Other articles in our database cover how-to’s of maintaining abstinence at events hosted by others. But if you’re the host or otherwise have a say in the program, here are ideas for maximizing enjoyment and minimizing “Where’s the booze?” complaints.
The more of your close contacts understand your problem and support your recovery, the easier it is to stay sober. Invite people who are already active in your support network, and they shouldn’t be surprised or disappointed when you don’t serve alcohol.
When children are invited to the party, adult guests are less likely to expect a menu that includes beer or liquor. Just don’t try to keep everything else adult-style, with formal dress and endless conversation: the kids will get bored, restless and probably disruptive. Keep things fairly informal, limit sitting-around-the-table time and have age-appropriate activities available for everyone.
Bringing things into the open air provides more distractions for those inclined to think too much about “where’s the bar?” It also provides a setting where a bar looks less natural to begin with.
If your guests have enough other things to put in their mouths, they’ll be less inclined to insist on any one type of refreshment. Provide several trays of low-mess finger foods if you expect people to spend much time standing and talking. When you serve a full meal, make it nutritious and filling—and choose food items your crowd doesn’t regularly pair with wine.
Every menu includes drink as well as food. Often, it’s fine to serve just water—or, at a sit-down meal, water with coffee and/or tea. But if the occasion calls for something fancier, look up “mocktail” for drinks that provide fun and flavor without affecting judgment. Alternatively, combine fruit juice with carbonated water or ginger ale (a classic non-alcoholic punch mix is orange or cranberry juice, ginger ale, and sherbet).

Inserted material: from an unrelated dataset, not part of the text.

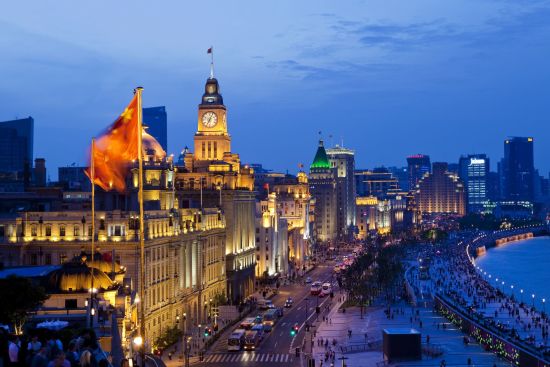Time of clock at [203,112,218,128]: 7:04
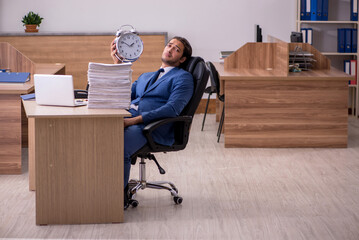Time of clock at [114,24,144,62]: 1:50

Consider hiring a musician or comedian. If you aren’t willing to make that big an investment, invite a talented friend to help entertain (note that using this as an excuse to show off your child’s progress in piano lessons is not recommended—and if you have personal friends who are also professional entertainers, do not invite them as guests and then surprise them by asking them to “work” during their off time). Or show a good video, or organize games—whatever keeps your guests too busy enjoying themselves to think about the absence of one party element.
Of course, if you have friends or relatives who insist they always need alcohol to enjoy themselves—especially if they have as-yet-untreated drinking problems of their own—the best thing may be to avoid inviting them in the first place. Responsibilities to your own health and the comfort of your other guests come first.
From the invitation onward, it’s never a good idea to highlight what’s not on the menu (or anything else that’s “missing”)—this all but obligates people to feel deprived. Talk only about the good things that are available, and that’s what your guests will notice.
You don’t have to pour anyone a drink to make them feel welcome—nor do you have to stress yourself out, and perhaps invite relapse, trying to make everything “perfect.” What you do want to do is be glad to see everyone, show interest in what interests them, and enjoy your own party!
This isn’t likely to be a problem if you’re responsible for the whole menu. But with a potluck, find out in advance what everyone plans to bring, taking the “beverages” category yourself. And if there’s any chance some well-meaning guest may show up with a “host gift” of wine, have a supportive friend or family member ready to spirit it out of your sight, and your home, after the initial “thank you.” (If any guest is known for the “host gift” habit, an advance person-to-person warning may be in order.)
Whatever the occasion, remember your real friends come to see you, and that’s more important than any thing you serve!